Originally Posted by T3RM1NVT0R (Post 4376791)

configure a shared folder on one of the client and try to access from another Windows machine. This will show us if the problem occurs only when accessing data on servers or it irrespective of that.

Completed; it works.

Great.

Now we know that the issue is not with the client system communication among themselves. As we already know that the server response is normal when accessed externally this implies that the issue is not with server either.

To further narrow down the issue we can try following things:

1. Perform ping from server to different clients, keep a track of reply time in ms.
2. Perform a ping between clients to compare the latency.
3. If possible connect server on a different port on switch and see the difference. This will clear up the problematic port issue if any.
4. If above steps does not give us any clue then LAN trace will be only option to go deeper.

T3RM1,
Thanks for hanging in with me.
I couldn't stay late tonight to try the 8-port switch experiment; some personal demands to take care of.

I did try an experiment earlier in the day today --
I ran tcpdump on routerbox LAN_nic and Primary/Samba_Server_nic while I scanned a document.
I was able to date-sync the two boxes to within a second of each other and will try to piece together the segment-to-segment response from Scanner to LAN_nic to Samba_Server_nic.

Wouldn't it figure, though; I saw a noticeable difference in the scanner notification today -- it was much shorter -- more like 3-5 secs. today as opposed to 10-12 secs. the day before. This is real "ghost in the machine" stuff.

Quote:

Originally Posted by Sum1 (Post 4378282)

T3RM1,
I did try an experiment earlier in the day today --
I ran tcpdump on routerbox LAN_nic and Primary/Samba_Server_nic while I scanned a document.

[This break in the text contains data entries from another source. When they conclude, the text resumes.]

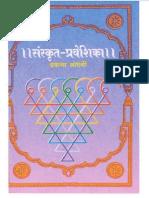 SanskritPraveshika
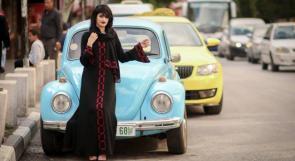 """""""برنامج وصلني"""" الممول من الممثلية البولندية ينجح في تطوير وتنمية المشاريع النسوية في مدينة الخليل"""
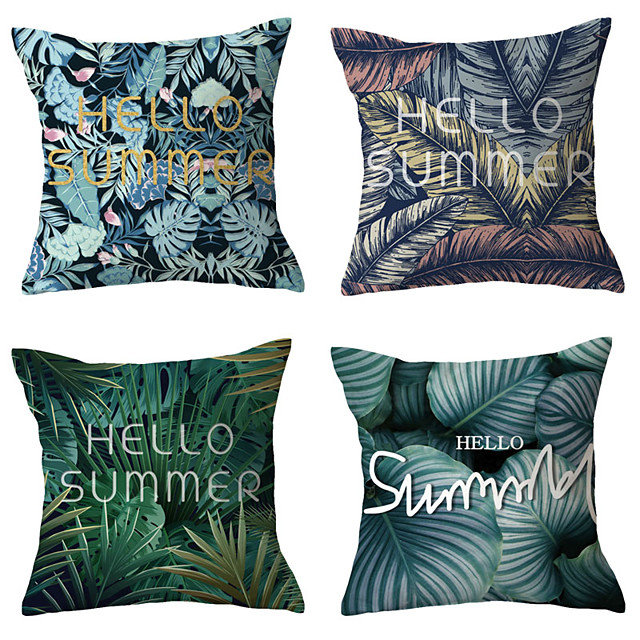 4 pcs Throw Pillow Simple Classic 45*45 cm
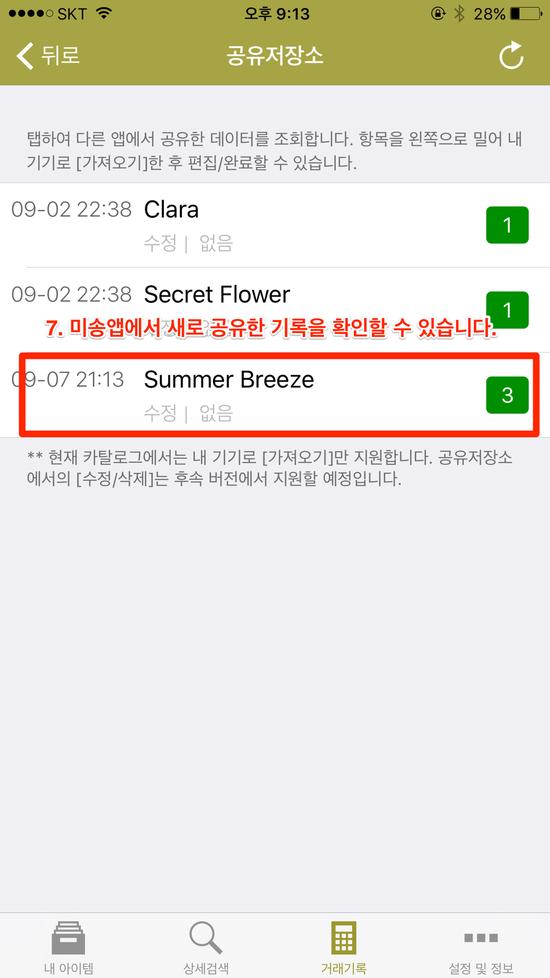 iOS-미송-카탈로그-거래기록합치기-07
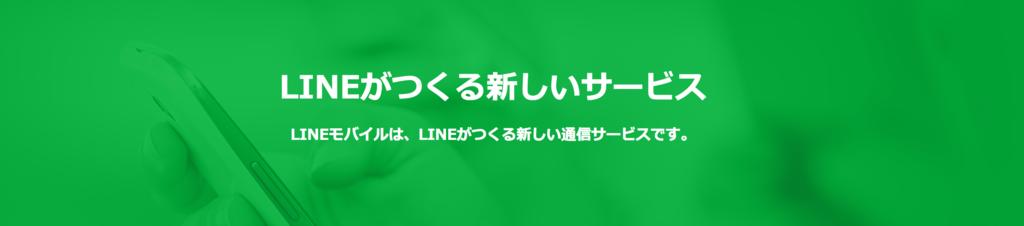 lineモバイルトップページ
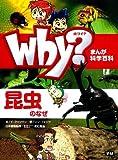 Why? 昆虫のなぜ (まんが科学百科事典)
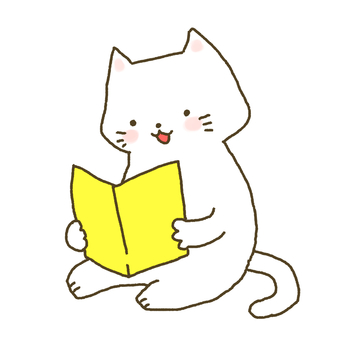 A cat that reads a book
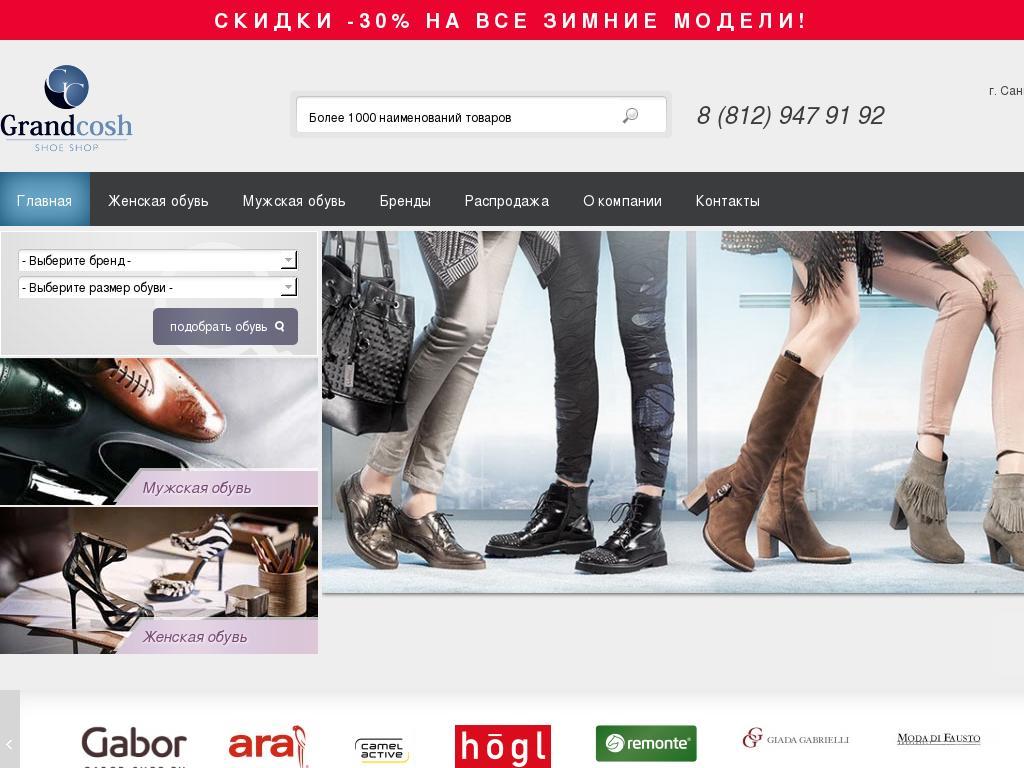 Магазин одежды и обуви больших размеров, обувь нестандартных размеров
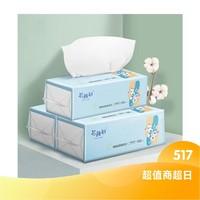 超值商超日:Origin&Prime 若颜初 一次性棉柔巾 300抽3包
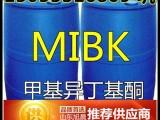 山东国标MIBK生产厂家直销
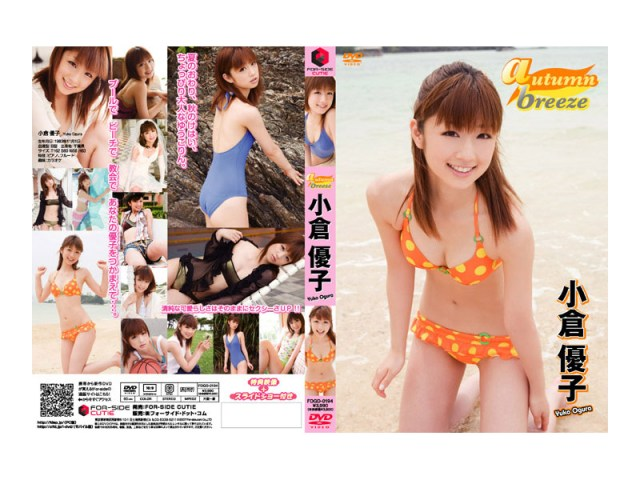 FDGD-0194 小倉優子 Yuko Ogura – Autumn Breeze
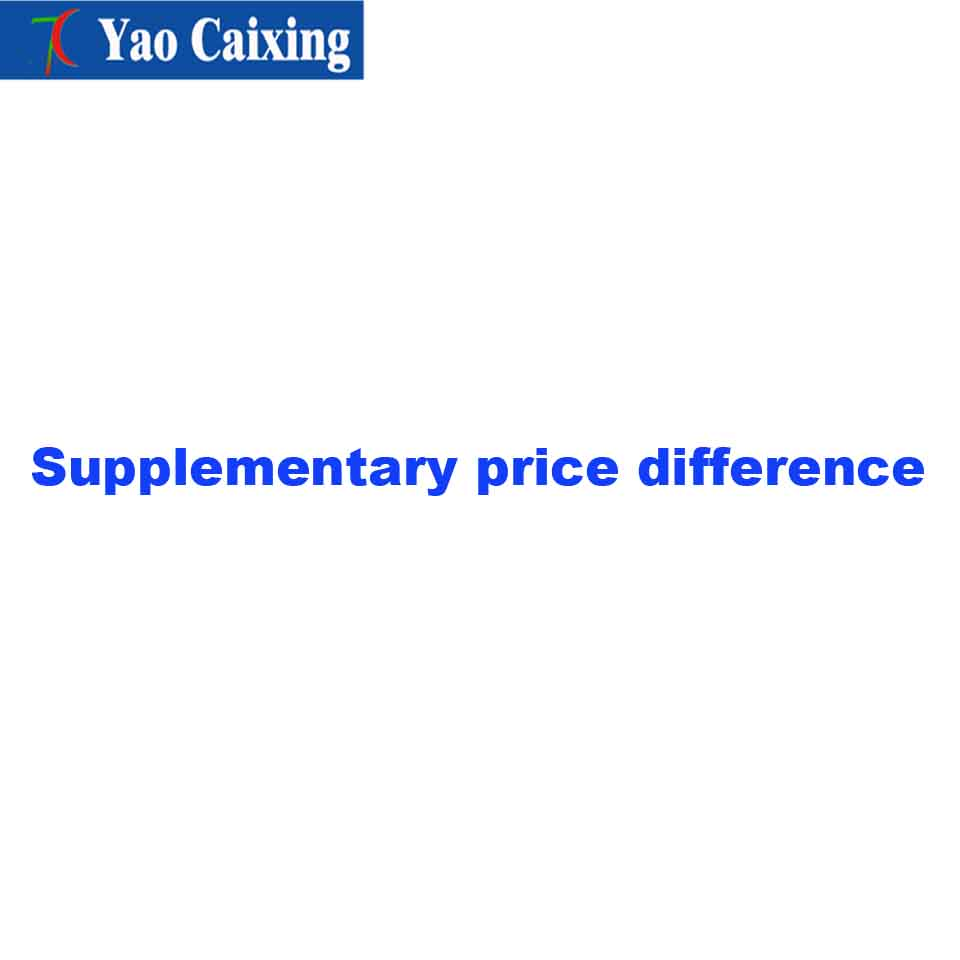FAQ:Supplementary Price Difference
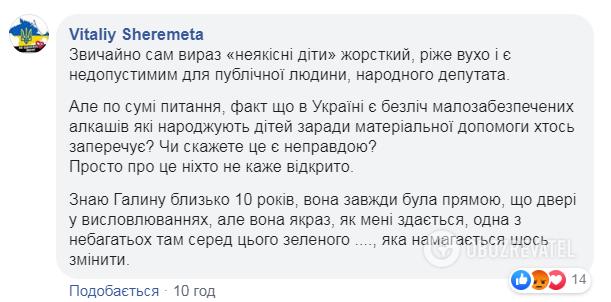 Реакция украинцев на публикацию Третьяковой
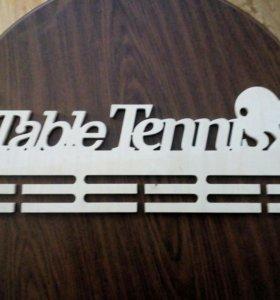 Медальница Теннис настольный
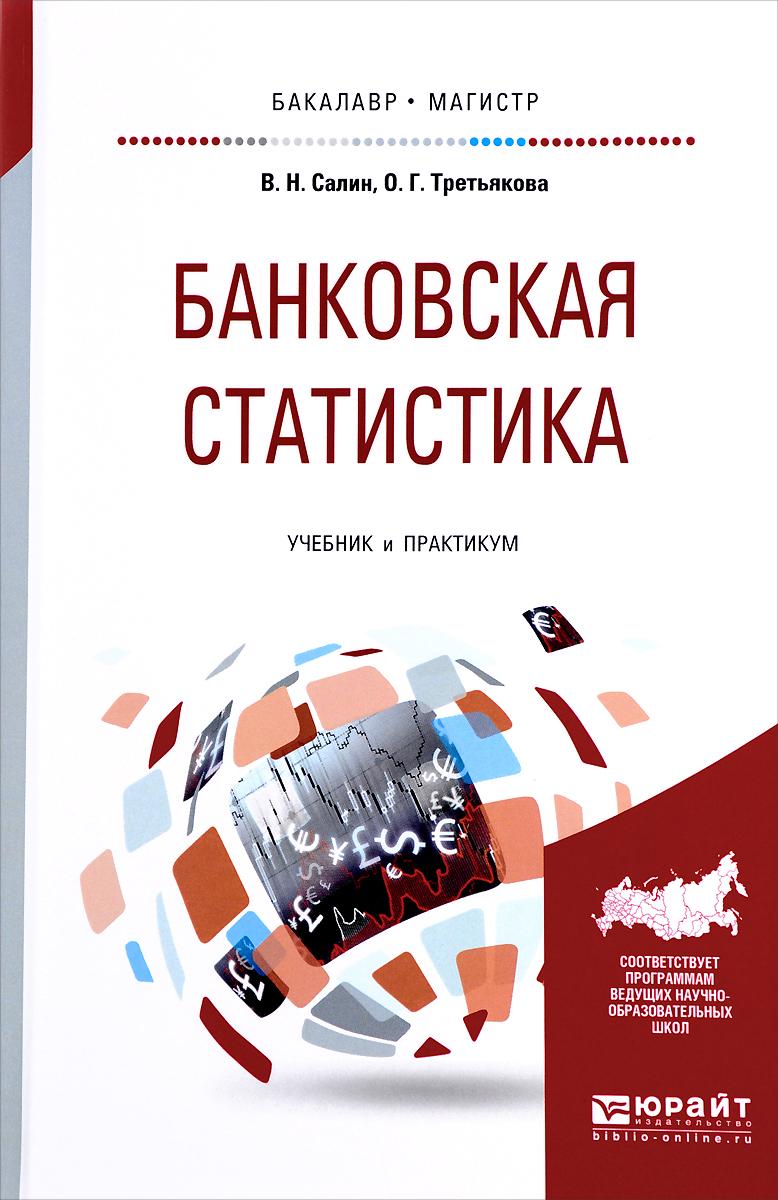 Банковская статистика. Учебник и практикум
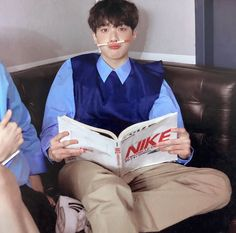 Pentagon Wooseok, Lean On Me, How To Speak Korean, Guan Lin, Lai Guanlin, Jung Woo, Ha Sungwoon, My Boo, Cube Entertainment
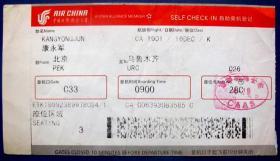 北京到乌鲁木齐登机牌,早期登机牌、飞机票甩卖,实拍,包真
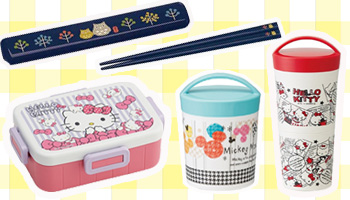 Are you Looking for Bento (Lunch) Box?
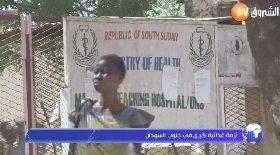 أزمة غذائية كبرى في جنوب السودان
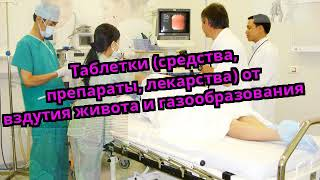 Таблетки (средства, препараты, лекарства) от вздутия живота и газообразования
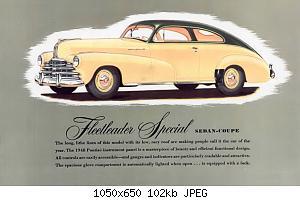 Нажмите на изображение для увеличения Название: 1948 Cdn Pontiac-11.jpg Просмотров: 3 Размер:101.7 Кб ID:1034366
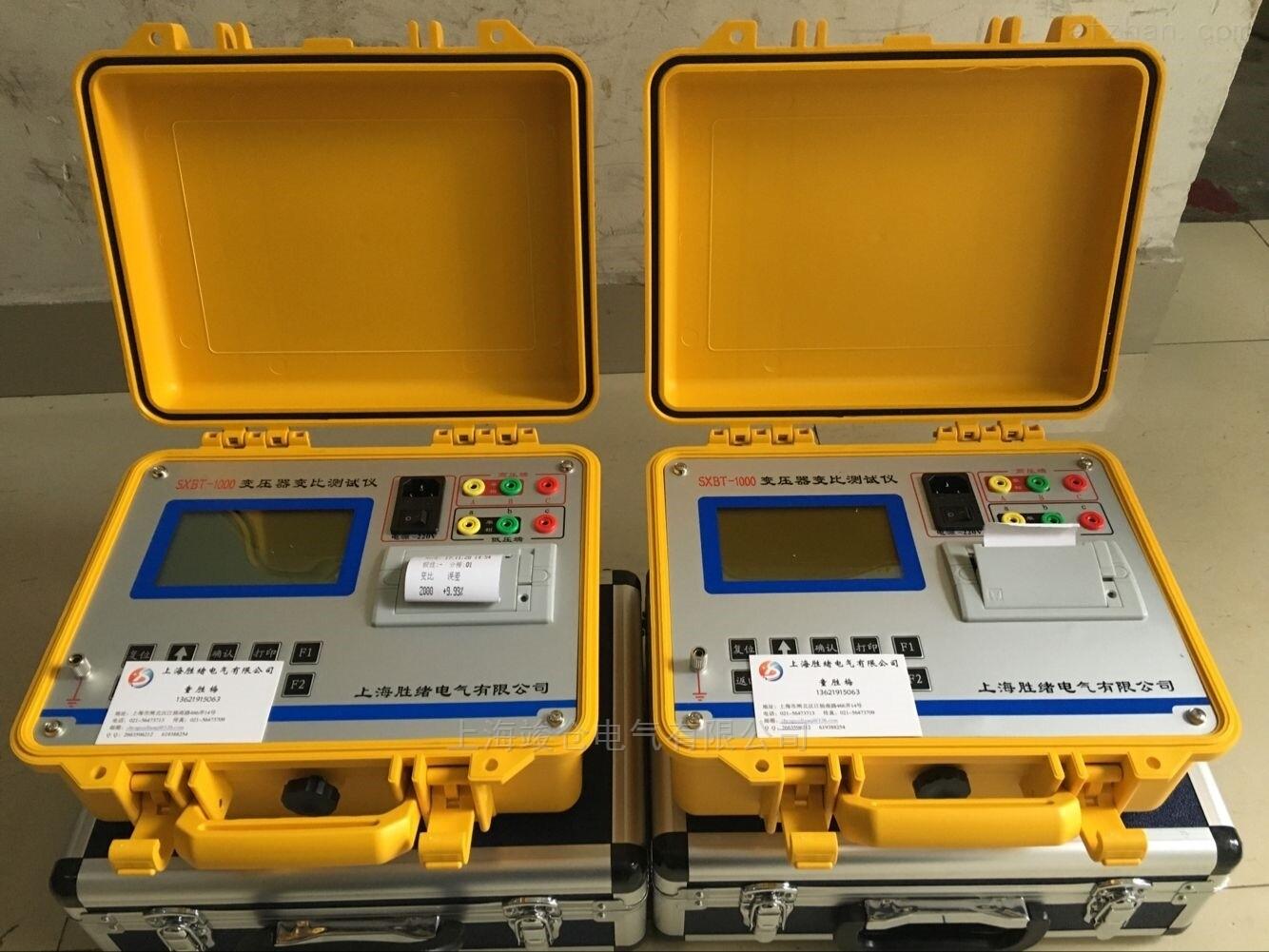 全自动变比测试仪,变压器变比组别测量仪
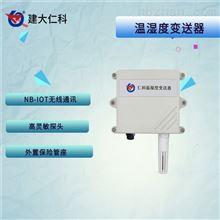 RS-WS-NB-2建大仁科环境气象监测物联网温湿度传感器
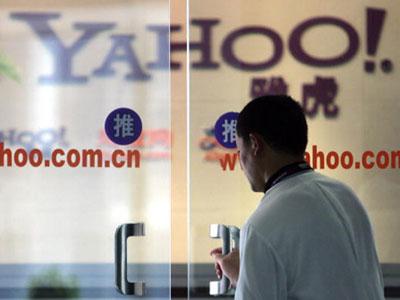雅虎:外企折戟中国的非典型故事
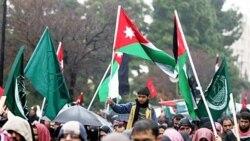 برگزاری تظاهرات اعتراضی در اردن
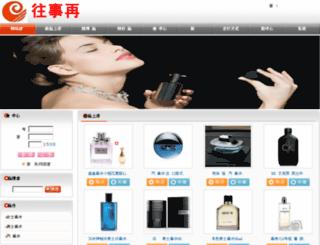 kpeksaae.cn screenshot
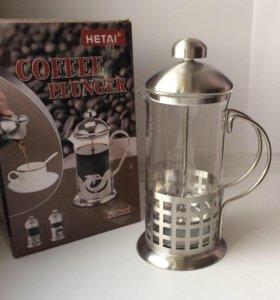Френч Пресс для кофе/чая новый!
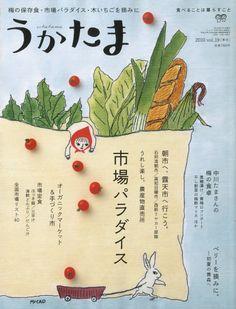 平佐実香 MICAO real name; Mika Hirasa (Kobe, japan) embroidery artist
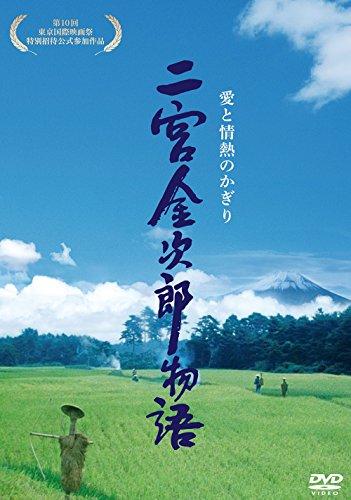 二宮金次郎物語 愛と情熱のかぎり[DVD]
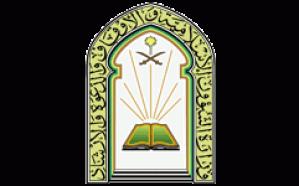 فرع الشؤون الإسلامية بعسير يعتمد إقامة صلاة عيد الفطر المبارك في جوامع المنطقة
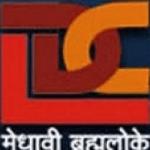 LDC Institute of Technical Studies, (LDC ITS) Allahabad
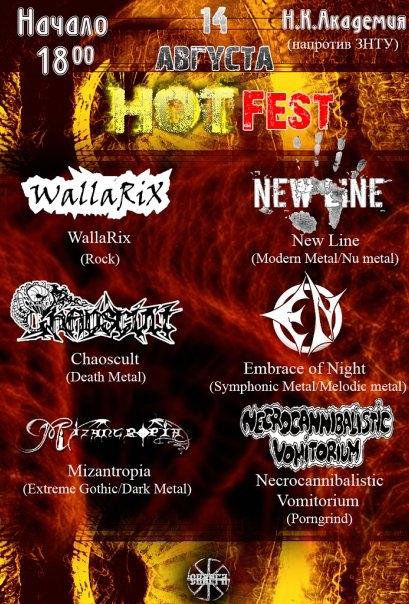 Афиша Hot Fest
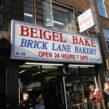 Découvrez la meilleure adresse pour un bagel à Londres : Beigel Bake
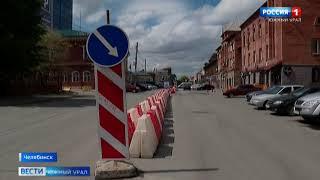 Тротуары обновляют в Челябинске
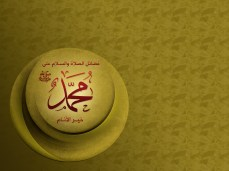12-rabi-ul-awal-islamic-beautiful-wallpaper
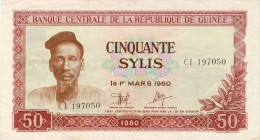 BILLET # GUINEE # 1980 # 50 SYLIS  # PICK 25 # CIRCULE # - Guinea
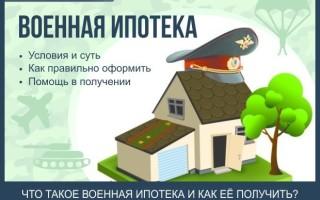 Военная ипотека – как получить жилье военнослужащим: профессиональная помощь + обзор банков с выгодными условиями кредитования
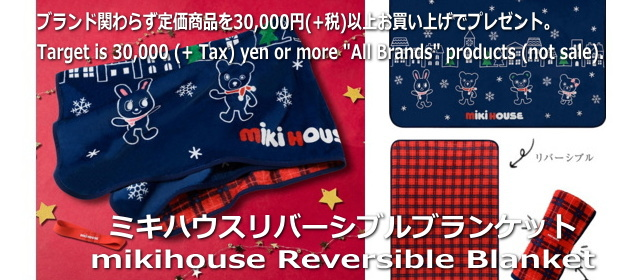 mikihouse New Novelty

Forgot to mention -- I did the tcpdump test above because I don't have xorg installed on the routerbox and servers.
Since tcpdump and TShark(commandline wireshark) both use pcap reporting; I thought I would stick with tcpdump for now.

Here's the first timestamp of the document scanner hitting the routerbox LAN_nic:

Code:

2011-06-06 09:34:32.934962 IP (tos 0x0, ttl 64, id 15075, offset 0, flags [none], proto UDP (17), le

ngth 78)

    10.10.10.120.65387 > 10.10.10.255.netbios-ns: [udp sum ok] 

>>> NBT UDP PACKET(137): QUERY; REQUEST; BROADCAST

TrnID=0x356C

OpCode=0

NmFlags=0x11

Rcode=0

QueryCount=1

AnswerCount=0

AuthorityCount=0

AddressRecCount=0

QuestionRecords:

Name=A1              NameType=0x20 (Server)

QuestionType=0x20

QuestionClass=0x1

The first timestamp and beginning transaction on the SERVER_nic:

Code:

2011-06-06 09:34:34.284477 IP (tos 0x0, ttl 64, id 15075, offset 0, flags [none], proto UDP (17), l$

    10.10.10.120.65387 > 10.10.10.255.netbios-ns: [udp sum ok]

>>> NBT UDP PACKET(137): QUERY; REQUEST; BROADCAST

TrnID=0x356C

OpCode=0

NmFlags=0x11

Rcode=0

QueryCount=1

AnswerCount=0

AuthorityCount=0

AddressRecCount=0

QuestionRecords:

Name=A1              NameType=0x20 (Server)

QuestionType=0x20

QuestionClass=0x1





2011-06-06 09:34:34.284578 IP (tos 0x0, ttl 64, id 0, offset 0, flags [DF], proto UDP (17), length $

    a1.server.com.netbios-ns > 10.10.10.120.65387: [bad udp cksum 2b14!]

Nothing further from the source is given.